CD of Hillary Speeches Played Backwards a Big Hit

Analysts Find Secret Messages after Parsing Digital File

It’s no surprise that the new CD “Hillary Clinton’s Speeches Played Backwards” is earning rave reviews from Democrats, who shower it with plaudits like insightful, inspiring, awesome and uplifting.

But the real surprise is that Republicans seem to love the backwards speeches, too.

“Finally, I can understand every word she’s saying and plumb their true meaning. Thanks, Hill,” wrote the prominent conservative blogger, Wingnut.

Another blogger, Publican Boy, said that for the first time he now understands Senator Clinton’s philosophical underpinnings and finds them “surprisingly refreshing.”

“When you listen to her speeches backwards, they begin to make a lot of sense,” Publican Boy wrote. “This was very smart of her to bring them out on CD. I still wouldn’t vote for her for president, of course, but her backwards speeches show a very keen and inventive mind at work.”

A Clinton spokesman said that the Senator’s decision to issue the CD, which also contains the same speeches played forward, represented her desire “to let the public have the full record, warts and all.”

“Senator Clinton believes in transparency both in government and in the thinking of the government’s elected officials,” Cotswald Edwards said. “She wanted the speeches out there in as complete a form as possible.”

Since the speeches are on a compact disk, both the forward and backwards versions are in digital form. This has provided a cadre of computer geeks an opportunity to conduct further analysis.

At the Web site DigitalAwe, Raptor Boy posted the results of subtracting the forward digital file from the backward digital file.

“I expected them to cancel one another out and the result to be zero,” he wrote. “Guess what! They don’t. There’s a forward secret message in which it sounds like an angry Hillary shouting at Bill. ”

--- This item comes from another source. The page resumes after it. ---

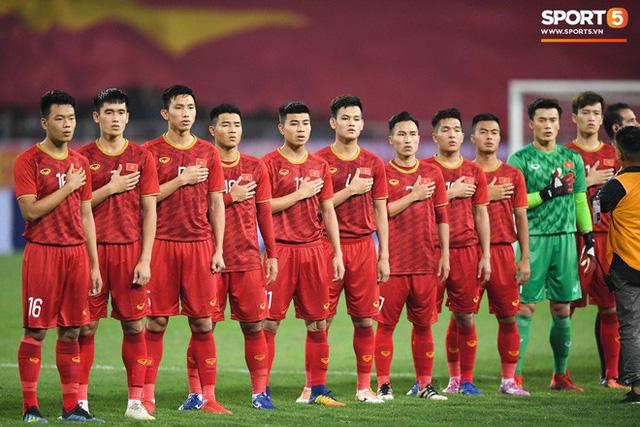 HLV Park Hang-seo triệu tập 100 cầu thủ cho mục tiêu World Cup và SEA Games là không chính xác - Ảnh 1.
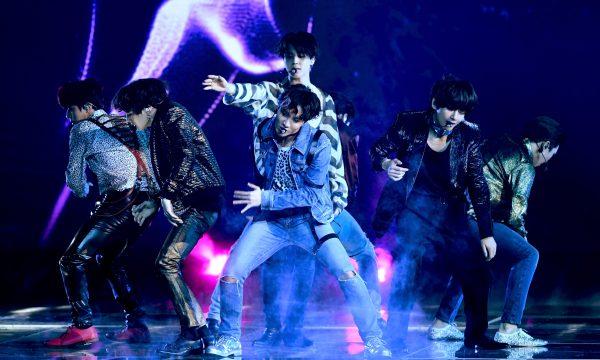 BTS lança primeira música em inglês em parceria com Steve Aoki; Ouça 'Waste It On Me'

Raptor Boy said he then doubled the forward file and subtracted a single copy of the backward file.

“Another secret message,” he said. “It’s hard to make out, but I think maybe it’s a wiretap of a Hillary phone conversation with someone. I can’t tell who, but I have a lot more analysis of these files to do.”

He said he is experimenting with taking a square root of a tripled forward file and then multiplying that with a binomial expression based on the backward file.

“I think there’s a lot of things we can learn about Hillary by slicing and dicing these speeches,” he said. “The public deserves to know the whole truth.”